Mindfulness meditation is beneficial with improving the overall awareness of inner emotional state. Sustaining focus on the breath with a practice of sensing all subtleties is restorative and calming.
Breathing therapy is used to attend to the sensations and flow of the breath. Deep inhalation through the mouth followed by exhaling through the nose is calming and inhibitory.
Body scans are beneficial to decrease stored body tension. Tense and release muscle groups, bringing attention to specific areas of internal body (chest, shoulders and abdominals). Tensing the muscles on the in-breath and releasing or softening the stored tensions on the out-breath.
Body literacy defines and articulates sensory experiences associating back into the body, improving awareness, increased resilience and providing stress reduction.
Integration of interoceptive experiences into greater self understanding improves daily life, well being, self care, body connection, social connections and embodiment of emotional regulation. With practice insights and shifts in understanding can take place, bringing increased ease of being and greater freedom to access life tasks.

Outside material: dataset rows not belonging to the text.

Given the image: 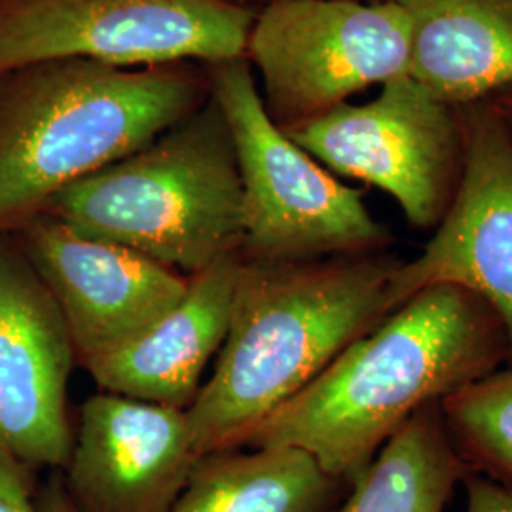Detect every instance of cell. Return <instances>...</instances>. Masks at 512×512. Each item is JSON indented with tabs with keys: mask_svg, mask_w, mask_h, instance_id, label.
<instances>
[{
	"mask_svg": "<svg viewBox=\"0 0 512 512\" xmlns=\"http://www.w3.org/2000/svg\"><path fill=\"white\" fill-rule=\"evenodd\" d=\"M507 359L511 348L497 313L461 287L435 285L349 344L262 421L245 446L304 450L351 488L418 410Z\"/></svg>",
	"mask_w": 512,
	"mask_h": 512,
	"instance_id": "obj_1",
	"label": "cell"
},
{
	"mask_svg": "<svg viewBox=\"0 0 512 512\" xmlns=\"http://www.w3.org/2000/svg\"><path fill=\"white\" fill-rule=\"evenodd\" d=\"M410 19L408 74L463 109L512 88V0H393Z\"/></svg>",
	"mask_w": 512,
	"mask_h": 512,
	"instance_id": "obj_14",
	"label": "cell"
},
{
	"mask_svg": "<svg viewBox=\"0 0 512 512\" xmlns=\"http://www.w3.org/2000/svg\"><path fill=\"white\" fill-rule=\"evenodd\" d=\"M283 131L330 173L384 190L418 230L437 228L458 192L465 158L459 109L410 74L382 84L368 103H342Z\"/></svg>",
	"mask_w": 512,
	"mask_h": 512,
	"instance_id": "obj_8",
	"label": "cell"
},
{
	"mask_svg": "<svg viewBox=\"0 0 512 512\" xmlns=\"http://www.w3.org/2000/svg\"><path fill=\"white\" fill-rule=\"evenodd\" d=\"M344 488L304 450L234 448L196 459L167 512H336Z\"/></svg>",
	"mask_w": 512,
	"mask_h": 512,
	"instance_id": "obj_15",
	"label": "cell"
},
{
	"mask_svg": "<svg viewBox=\"0 0 512 512\" xmlns=\"http://www.w3.org/2000/svg\"><path fill=\"white\" fill-rule=\"evenodd\" d=\"M467 486L465 512H512V486L495 476L469 471L463 478Z\"/></svg>",
	"mask_w": 512,
	"mask_h": 512,
	"instance_id": "obj_19",
	"label": "cell"
},
{
	"mask_svg": "<svg viewBox=\"0 0 512 512\" xmlns=\"http://www.w3.org/2000/svg\"><path fill=\"white\" fill-rule=\"evenodd\" d=\"M211 97L205 63L112 67L52 59L0 74V232L145 147Z\"/></svg>",
	"mask_w": 512,
	"mask_h": 512,
	"instance_id": "obj_3",
	"label": "cell"
},
{
	"mask_svg": "<svg viewBox=\"0 0 512 512\" xmlns=\"http://www.w3.org/2000/svg\"><path fill=\"white\" fill-rule=\"evenodd\" d=\"M245 59L268 116L296 128L408 74L410 19L393 0H270L256 12Z\"/></svg>",
	"mask_w": 512,
	"mask_h": 512,
	"instance_id": "obj_6",
	"label": "cell"
},
{
	"mask_svg": "<svg viewBox=\"0 0 512 512\" xmlns=\"http://www.w3.org/2000/svg\"><path fill=\"white\" fill-rule=\"evenodd\" d=\"M27 473L29 467L0 439V512H38Z\"/></svg>",
	"mask_w": 512,
	"mask_h": 512,
	"instance_id": "obj_18",
	"label": "cell"
},
{
	"mask_svg": "<svg viewBox=\"0 0 512 512\" xmlns=\"http://www.w3.org/2000/svg\"><path fill=\"white\" fill-rule=\"evenodd\" d=\"M249 2H251V0H249ZM266 2H270V0H258V8H260L262 4H266ZM365 2H376V0H365ZM251 4H253V2H251ZM253 6H255V4H253Z\"/></svg>",
	"mask_w": 512,
	"mask_h": 512,
	"instance_id": "obj_22",
	"label": "cell"
},
{
	"mask_svg": "<svg viewBox=\"0 0 512 512\" xmlns=\"http://www.w3.org/2000/svg\"><path fill=\"white\" fill-rule=\"evenodd\" d=\"M469 471L442 406L427 404L389 437L336 512H444Z\"/></svg>",
	"mask_w": 512,
	"mask_h": 512,
	"instance_id": "obj_16",
	"label": "cell"
},
{
	"mask_svg": "<svg viewBox=\"0 0 512 512\" xmlns=\"http://www.w3.org/2000/svg\"><path fill=\"white\" fill-rule=\"evenodd\" d=\"M243 2H247V4H251V2H249V0H243ZM256 8V6H255Z\"/></svg>",
	"mask_w": 512,
	"mask_h": 512,
	"instance_id": "obj_23",
	"label": "cell"
},
{
	"mask_svg": "<svg viewBox=\"0 0 512 512\" xmlns=\"http://www.w3.org/2000/svg\"><path fill=\"white\" fill-rule=\"evenodd\" d=\"M399 260L385 253L264 262L239 255L230 329L186 410L200 456L247 444L256 427L393 311Z\"/></svg>",
	"mask_w": 512,
	"mask_h": 512,
	"instance_id": "obj_2",
	"label": "cell"
},
{
	"mask_svg": "<svg viewBox=\"0 0 512 512\" xmlns=\"http://www.w3.org/2000/svg\"><path fill=\"white\" fill-rule=\"evenodd\" d=\"M211 95L232 131L243 192L239 255L264 262L385 253L393 234L368 211L363 192L275 124L245 57L209 63Z\"/></svg>",
	"mask_w": 512,
	"mask_h": 512,
	"instance_id": "obj_5",
	"label": "cell"
},
{
	"mask_svg": "<svg viewBox=\"0 0 512 512\" xmlns=\"http://www.w3.org/2000/svg\"><path fill=\"white\" fill-rule=\"evenodd\" d=\"M42 213L183 275L239 255L243 192L219 103L211 95L145 147L57 192Z\"/></svg>",
	"mask_w": 512,
	"mask_h": 512,
	"instance_id": "obj_4",
	"label": "cell"
},
{
	"mask_svg": "<svg viewBox=\"0 0 512 512\" xmlns=\"http://www.w3.org/2000/svg\"><path fill=\"white\" fill-rule=\"evenodd\" d=\"M14 234L63 313L82 366L147 329L188 287V275L46 213Z\"/></svg>",
	"mask_w": 512,
	"mask_h": 512,
	"instance_id": "obj_11",
	"label": "cell"
},
{
	"mask_svg": "<svg viewBox=\"0 0 512 512\" xmlns=\"http://www.w3.org/2000/svg\"><path fill=\"white\" fill-rule=\"evenodd\" d=\"M38 512H78L67 492L61 471H55L37 495Z\"/></svg>",
	"mask_w": 512,
	"mask_h": 512,
	"instance_id": "obj_20",
	"label": "cell"
},
{
	"mask_svg": "<svg viewBox=\"0 0 512 512\" xmlns=\"http://www.w3.org/2000/svg\"><path fill=\"white\" fill-rule=\"evenodd\" d=\"M465 158L454 202L420 255L399 262L393 310L435 285L484 300L501 319L512 359V129L494 99L459 109Z\"/></svg>",
	"mask_w": 512,
	"mask_h": 512,
	"instance_id": "obj_9",
	"label": "cell"
},
{
	"mask_svg": "<svg viewBox=\"0 0 512 512\" xmlns=\"http://www.w3.org/2000/svg\"><path fill=\"white\" fill-rule=\"evenodd\" d=\"M492 99H494V103L499 107V110L503 112V116L507 118V122H509L512 129V88L495 95Z\"/></svg>",
	"mask_w": 512,
	"mask_h": 512,
	"instance_id": "obj_21",
	"label": "cell"
},
{
	"mask_svg": "<svg viewBox=\"0 0 512 512\" xmlns=\"http://www.w3.org/2000/svg\"><path fill=\"white\" fill-rule=\"evenodd\" d=\"M243 0H0V74L80 57L112 67L245 57Z\"/></svg>",
	"mask_w": 512,
	"mask_h": 512,
	"instance_id": "obj_7",
	"label": "cell"
},
{
	"mask_svg": "<svg viewBox=\"0 0 512 512\" xmlns=\"http://www.w3.org/2000/svg\"><path fill=\"white\" fill-rule=\"evenodd\" d=\"M440 406L463 459L512 482V366L444 397Z\"/></svg>",
	"mask_w": 512,
	"mask_h": 512,
	"instance_id": "obj_17",
	"label": "cell"
},
{
	"mask_svg": "<svg viewBox=\"0 0 512 512\" xmlns=\"http://www.w3.org/2000/svg\"><path fill=\"white\" fill-rule=\"evenodd\" d=\"M196 459L186 410L101 393L82 404L61 473L78 512H167Z\"/></svg>",
	"mask_w": 512,
	"mask_h": 512,
	"instance_id": "obj_12",
	"label": "cell"
},
{
	"mask_svg": "<svg viewBox=\"0 0 512 512\" xmlns=\"http://www.w3.org/2000/svg\"><path fill=\"white\" fill-rule=\"evenodd\" d=\"M239 255L188 275L183 298L147 329L84 368L105 393L188 410L202 389L205 366L226 340Z\"/></svg>",
	"mask_w": 512,
	"mask_h": 512,
	"instance_id": "obj_13",
	"label": "cell"
},
{
	"mask_svg": "<svg viewBox=\"0 0 512 512\" xmlns=\"http://www.w3.org/2000/svg\"><path fill=\"white\" fill-rule=\"evenodd\" d=\"M76 351L14 232H0V439L29 469L63 471L74 429L67 389Z\"/></svg>",
	"mask_w": 512,
	"mask_h": 512,
	"instance_id": "obj_10",
	"label": "cell"
}]
</instances>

Payne, P., Levine, P. A., & Crane-Godreau, M. A. (2015). “Somatic Experiencing: Using interoception and proprioception as core elements of trauma therapy”: Corrigendum. Frontiers in Psychology, 6, Article 423.
PORGES, S. W. (2011). The polyvagal theory: neurophysiological foundations of emotions, attachment, communication, and self-regulation. New York, W.W. Norton.
Price, C. J., & Hooven, C. (2018). Interoceptive awareness skills for emotion regulation: Theory and approach of mindful awareness in body-oriented therapy (MABT). Frontiers in Psychology, 9, Article 798.